Het voorstel om studenten - “onze grootste groep directe stakeholders” -  meer in onze universiteit te betrekken, steunt hij zeker. En ook de wens om te experimenteren. “Ik ben het ook eens dat we zeer gemotiveerde medewerkers hebben, die graag meedenken over het bereiken van een hoge kwaliteit van onderzoek, onderwijs en maatschappelijke dienstverlening. Hoe we die relevantie voelbaar maken voor alle medewerkers, daar is het CvB al mee bezig geweest voor het WP en zouden we nu vooral ook voor de professionals/OBP moeten nastreven. Maar de manier waarop dat in dit voorstel wordt gesuggereerd, trek ik in twijfel. Voor medezeggenschap is het nu al lastig om goede kandidaten te krijgen. Van de rechten die de medezeggenschap heeft, wordt nu nog lang niet voldoende gebruik van gemaakt, en verkiezingen voor sleutelposities brengen een andere dynamiek, maar niet noodzakelijkerwijs een beter bestuur.”

Klabbers vindt niet dat de hiërarchie zoals die hierboven wordt geschetst - “..de kerntaken onderzoek en onderwijs [zouden] verpletterd [worden] onder een management-en beheerscultuur.” - aan de TU/e aan de orde is. “Ons CvB zoekt vaak draagvlak voor beslissingen en bureaucratie is niet iets dat ik met de TU/e associeer. We documenteren dingen eerder te weinig. Er is ruimte voor verbetering.”

Slagkracht

Ook Ralph van Ierland, fractievoorzitter van Groep-één, zegt dat zijn fractie over het algemeen tevreden is “met de constructieve manier waarmee we hier gezamenlijk kunnen opereren. Dat hangt samen met een goede relatie tussen bestuur en medezeggenschap en voldoende openheid naar elkaar toe. We merken dat veel studenten willen meepraten, maar zich gelijktijdig afvragen wat de slagkracht van de medezeggenschap is."
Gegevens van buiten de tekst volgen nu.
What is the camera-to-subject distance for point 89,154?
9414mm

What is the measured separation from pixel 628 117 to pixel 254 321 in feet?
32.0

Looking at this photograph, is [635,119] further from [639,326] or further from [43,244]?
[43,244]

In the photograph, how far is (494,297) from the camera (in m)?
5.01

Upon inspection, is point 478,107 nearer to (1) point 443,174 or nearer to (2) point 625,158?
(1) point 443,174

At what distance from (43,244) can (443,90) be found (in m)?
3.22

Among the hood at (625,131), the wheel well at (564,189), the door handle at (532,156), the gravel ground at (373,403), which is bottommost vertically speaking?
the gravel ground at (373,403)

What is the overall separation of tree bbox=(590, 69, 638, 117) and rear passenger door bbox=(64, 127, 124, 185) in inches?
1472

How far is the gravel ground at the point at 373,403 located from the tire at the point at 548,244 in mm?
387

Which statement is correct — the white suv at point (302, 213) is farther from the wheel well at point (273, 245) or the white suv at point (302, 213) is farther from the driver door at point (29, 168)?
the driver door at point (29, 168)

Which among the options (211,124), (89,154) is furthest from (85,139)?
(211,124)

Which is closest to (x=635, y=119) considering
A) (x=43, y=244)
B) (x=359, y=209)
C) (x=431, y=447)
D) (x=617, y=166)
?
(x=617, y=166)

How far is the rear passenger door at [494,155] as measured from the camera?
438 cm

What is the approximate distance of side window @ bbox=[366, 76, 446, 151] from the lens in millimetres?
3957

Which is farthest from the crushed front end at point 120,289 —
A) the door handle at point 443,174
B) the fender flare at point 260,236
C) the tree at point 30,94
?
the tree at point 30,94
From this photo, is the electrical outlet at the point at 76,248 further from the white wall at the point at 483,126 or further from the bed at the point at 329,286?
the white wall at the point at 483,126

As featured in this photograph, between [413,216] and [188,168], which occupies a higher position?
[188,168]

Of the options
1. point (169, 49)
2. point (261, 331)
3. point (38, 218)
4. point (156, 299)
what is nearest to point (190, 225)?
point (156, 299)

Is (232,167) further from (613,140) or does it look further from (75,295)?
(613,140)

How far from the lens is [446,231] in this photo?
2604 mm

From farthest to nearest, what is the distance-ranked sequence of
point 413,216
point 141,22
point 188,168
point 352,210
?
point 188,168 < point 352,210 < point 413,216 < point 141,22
Volgens Van Ierland is het belangrijk om goed te weten waar je in je recht staat, en dat je mening ook gezien wordt als waardevol én impactvol. "Als op andere instellingen de mening van studenten en medewerkers onvoldoende wordt gehoord, zal er wat moeten veranderen. In Eindhoven zullen we meedenken hoe we dat zo goed mogelijk vorm kunnen geven. Er moet ook voldoende ruimte zijn om je als medezeggenschap goed te kunnen verdiepen in wat er speelt. En die verdieping moet dan resulteren in een constructief gesprek, tussen medewerkers, studenten en bestuur, zodat je gezamenlijk richting kunt geven.”